PROBLEMS TO SOLVE:
a - Do these statements agree with the Diogo Jota article? Answer yes or no for each and quote the deciding words. (i) Jota's goal against Manchester City on April 10, 2022 came in a 2-2 draw. (ii) Jota picked up his hamstring injury during Liverpool's pre-season. (iii) Mane started in the number nine role in the very next game after that draw.
b - Can you carry on the Diogo Jota article from its last sentence?

TEXT SECTION:
>>

Liverpool have been mostly out of sorts since Diogo Jota’s injury back in June, but his return means The Reds can get back to their ‘Plan A’…


APRIL 10, 2022.

Prior to this weekend, that was the last time Diogo Jota scored a competitive goal for club or country.

It was the first equalising goal in that breathless 2-2 draw away at Manchester City, with both teams going blow for blow in the Premier League’s title race. Jota always seems to thrive on those stages.

However, goals have been such a big part of his game since he joined Liverpool, while also being just less than one in three for Portugal, that they’ve been conspicuous in their absence from his game in recent times.

It shouldn’t come as a great surprise given that Sadio Mane started in the number nine role the very next game — also against Manchester City, this time at Wembley — and that was pretty much that for the remainder of the season. From there, Jota had to settle for either coming off the bench or playing off the left and his rhythm suffered because of that.

Mane’s departure in the summer looked like it could give the Portuguese international the chance to once again nail down his role as The Reds’ starting number nine, particularly as new signing Darwin Nunez would need time to get used to the system. That was before a hamstring injury sustained on international duty with Portugal.

Diogo Jota of Portugal battles for possession with Gergo Lovrencsics of Hungary during the UEFA Euro 2020 Championship Group F match between Hungary and Portugal at Puskas Arena on June 15, 2021 in Budapest, Hungary

Though the full extent of the injury wasn’t completely known, it was expected to keep him out of Liverpool’s pre-season and beyond meaning The Reds had to adapt. A period of transition has followed from there, as Jurgen Klopp and his staff tried to fast track new boy Darwin into the side with a number of teething issues — one being him headbutting Joachim Andersen.

Suddenly we were left with a system that had been partially redesigned to bed in a more traditional number nine, with our only option being the least traditional number nine in Roberto Firmino, and no halfway house in terms of a Jota/Mane-type to play through the middle. It was a perfect shitstorm.

<<

RECORD LIST:
>>

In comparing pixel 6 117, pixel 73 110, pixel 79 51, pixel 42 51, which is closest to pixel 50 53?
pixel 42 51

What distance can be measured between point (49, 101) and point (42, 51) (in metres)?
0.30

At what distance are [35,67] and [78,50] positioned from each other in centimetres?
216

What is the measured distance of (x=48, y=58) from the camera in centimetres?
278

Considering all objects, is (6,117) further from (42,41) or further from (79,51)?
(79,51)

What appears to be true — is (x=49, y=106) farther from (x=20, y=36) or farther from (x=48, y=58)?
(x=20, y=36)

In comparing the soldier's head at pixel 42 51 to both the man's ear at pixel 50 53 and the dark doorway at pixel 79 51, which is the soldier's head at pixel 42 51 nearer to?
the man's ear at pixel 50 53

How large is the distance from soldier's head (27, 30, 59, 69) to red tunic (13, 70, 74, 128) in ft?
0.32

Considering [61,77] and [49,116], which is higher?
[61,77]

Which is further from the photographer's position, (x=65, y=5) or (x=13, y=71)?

<<

PER-TASK OUTPUTS:
a -
(i) Yes: "that breathless 2-2 draw away at Manchester City"
(ii) No: "a hamstring injury sustained on international duty with Portugal"
(iii) Yes: "Sadio Mane started in the number nine role the very next game"

b -
We had a front three that looked completely at odds with each other. Luis Diaz looked the most comfortable as he’s used to being the livewire that can turn defenders inside out from the sideline to the six-yard box. Mo Salah suffered though, as his attempts to do the same in order to get on the ball stifled his ability to get between the posts where he belongs.

The lack of a focal point made Liverpool blunted up top. Firmino toiled for the most part, bar the one game that it all clicked against Bournemouth, but most teams were more than happy to watch The Reds have all the ball a comfortable distance away from their goal.

It may come to pass that Ajax was closer to the Bournemouth win than it was to, say, Manchester United, in terms of feeling like an outlier rather than a wider representation of their situation. However, it was noticeable how many more problems Klopp’s team were able to cause just by pushing their opponents back. Jota was right at the heart of that.

His assist for Salah’s goal is a move which all three of the forwards had their fingerprints on, while the Portuguese international was able to have a run at the defenders time and again to stop them from moving their defensive line too far up the pitch. His ability to press from high up the pitch also pinned the Dutch champions back more than most other recent opponents.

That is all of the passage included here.